2024年7月1日(月)

世界潮流を読む 岡崎研究所論評集

2024年6月25日

 ポーランドとバルト諸国はフィンランドとは戦略的立場を異にする。フィンランドは優秀な陸軍、十分に訓練された国民および多数の爆弾シェルターを誇るだけでなく、その広大で人口希薄な森林に覆われた地勢が侵攻する軍を悩ますことになる。従って、フィンランドは敵を自国領内に侵入させてもなお効果的な防御を仕掛けることが出来る。

 対照的に、バルト諸国は、侵攻軍が彼等の領域に突っ込むことを阻止するために、彼等の東部国境に連結された要塞、「Baltic Defense Line」を必要とすると決定した。最近合意された共同計画では、エストニアだけで約600の要塞化された掩蔽壕を6400万ドルで建設し、リトアニアには18の「counter-mobility parks」(対人および対車両防御装置の緊急展開拠点)を設置する。

 ポーランドの「Tusk Line」は同様な形で構築されるが、約700キロメートルの自然のガードレールを作ることにもっと重点が置かれる。自然の障害物を十二分に活用し、新たな障害物を作り、もってポーランド軍が安全で効果的な堡塁を設け、奇襲を計画し、補給センターを整備し、敵軍を防御し辛い状況に導くことが出来るようにする必要がある。また、ポーランドは対ドローン防御、衛星、空中偵察に大きく依存することとなろう。

 フィンランド、バルト諸国、ポーランドの東部防衛計画は相互に整合的である。何故なら、彼等は基本的目標を共有しているからである。

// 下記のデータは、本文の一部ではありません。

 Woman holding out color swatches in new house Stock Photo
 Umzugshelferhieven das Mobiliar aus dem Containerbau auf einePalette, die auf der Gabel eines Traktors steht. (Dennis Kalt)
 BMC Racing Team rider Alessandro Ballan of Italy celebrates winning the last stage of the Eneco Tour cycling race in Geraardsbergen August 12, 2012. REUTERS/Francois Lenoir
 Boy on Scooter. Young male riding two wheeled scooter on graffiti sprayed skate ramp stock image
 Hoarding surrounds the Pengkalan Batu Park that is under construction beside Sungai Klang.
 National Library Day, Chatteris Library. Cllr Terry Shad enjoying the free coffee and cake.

これらの防衛計画はEUとの密接な協議の下で進められつつある。EUでは欧州の兵器産業を調整し再編するために新たに共同防衛担当の欧州委員を設ける努力が進行中である。

 しかし、ロシアに対して戦うウクライナを十分に支援しなければ、如何なる計画もEUの安全を確保出来ない。もし、ロシア軍がウクライナを支配すれば、それはポーランド、フィンランド、バルト諸国の計画すべてを掘り崩すであろう。

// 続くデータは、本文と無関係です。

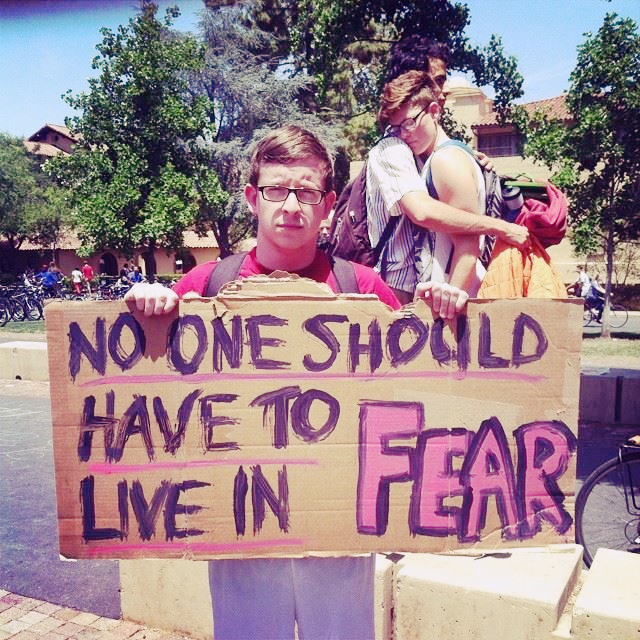 A student holds a sign that says No One Should Have to Live in Fear. Two students embrace in the background.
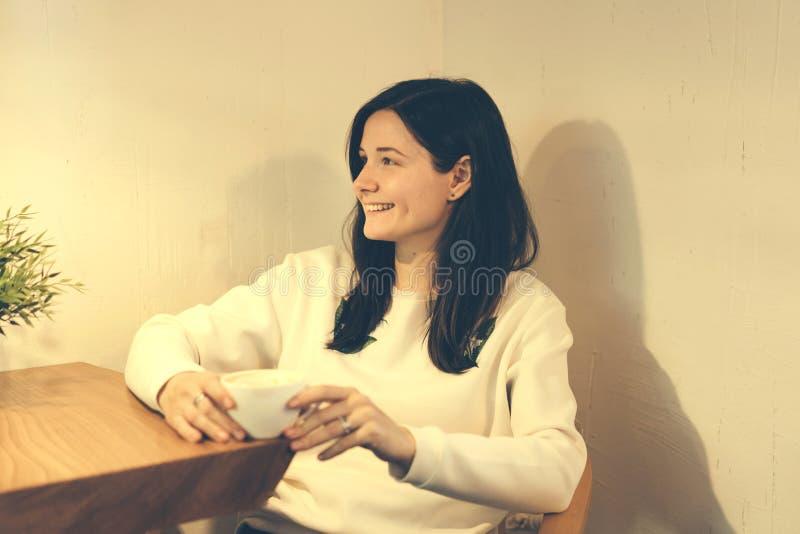La muchacha se ríe de una tabla del café fotos de archivo libres de regalías
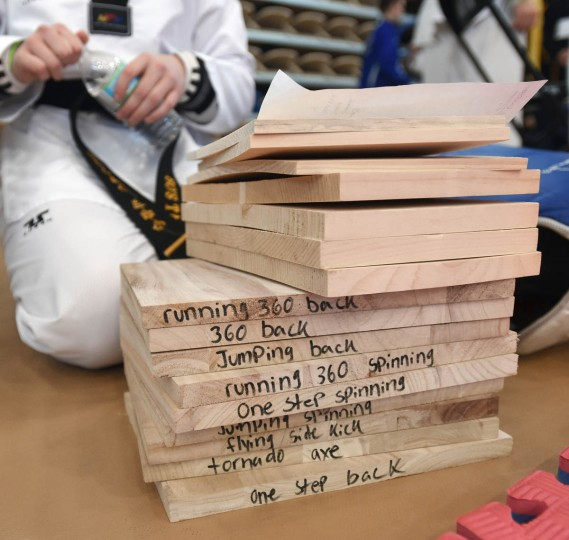 Pine boards with written instruction on how they are to be hold for a breaking compition. Over 500 competed in the First Maryland Governor's Cup Taekwondo Championship hosted by the Maryland State Taekwondo Association at the APGFCU Arena Harford Community College. Competitors, ages from 3 to over 60 and from as far as Maine, competed in forms, board breaking and sparring in a full day of contests. All proceeds from the championship will be donated to the Children's Cancer Foundation (CCF). (Kenneth K. Lam/The Baltimore Sun)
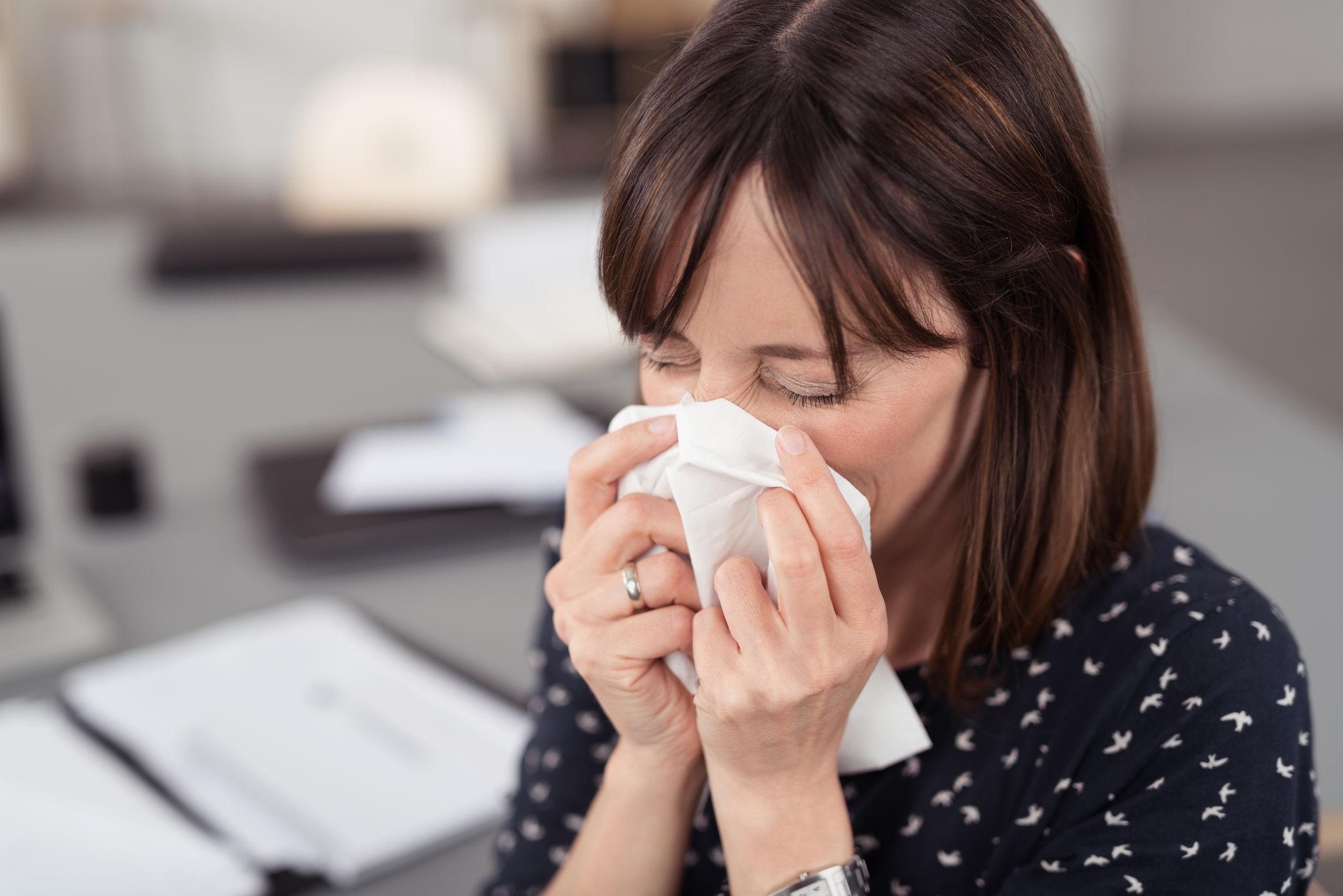 Egy nő az irodában ül betegen, és fújja az orrát.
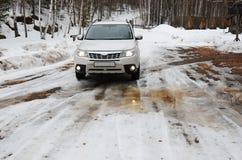 Región de Irkutsk, Rusia - marzo, 21 2016: Coche blanco en el camino nevoso de la primavera Fotos de archivo libres de regalías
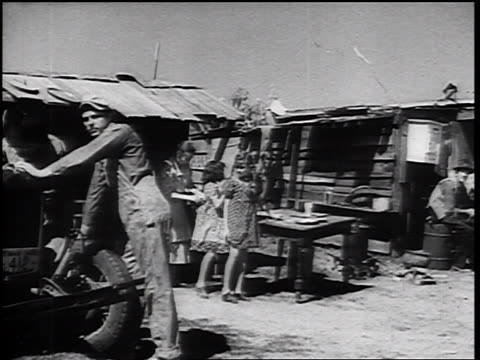 vidéos et rushes de b/w 1930s car point of view past shacks shantytown inhabitants looking at camera - bidonville
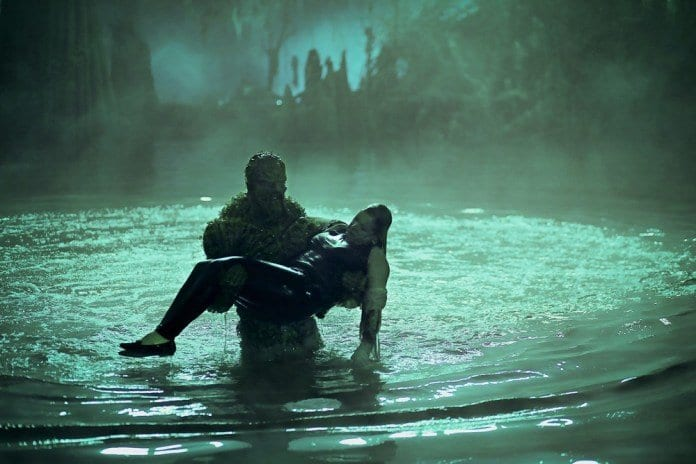 Swamp Thing (Derek Mears) carriies Maria (Virginia Madsen) to safety out of the swamp.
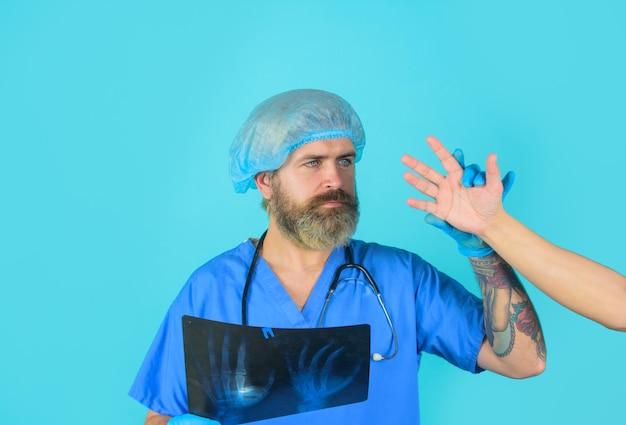 手のレントゲン写真のx線写真を持つ医者手のx線写真を持つ男性の医者医学博士x線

 バルト諸国及び「Tusk Line」が構築されるまでには何年も要するので、ウクライナの戦場が依然として最優先課題となろう。

*   *   *

EU主導の限界

 この論説は、ポーランドが「Tusk Line」と呼ばれる東部国境の要塞の建設に、バルト諸国が彼等の東部国境に連結された要塞「Baltic Defense Line」の構築に、それぞれ着手している様を描いている。ロシアのウクライナ侵略の衝撃によって、ロシアの脅威に覚醒したこれら諸国の深刻な危機感を教えてくれる。

 フィンランドは、その広大で人口希薄な森林に覆われた地勢が自然の要塞を成し、それが防衛に有利な条件を提供している。フィンランドはこの条件を利して1939~40年のロシアとの冬戦争を果敢に戦った。そのフィンランドも要塞化には長い歴史があり、地雷原に守られた堡塁のネットワークを有している。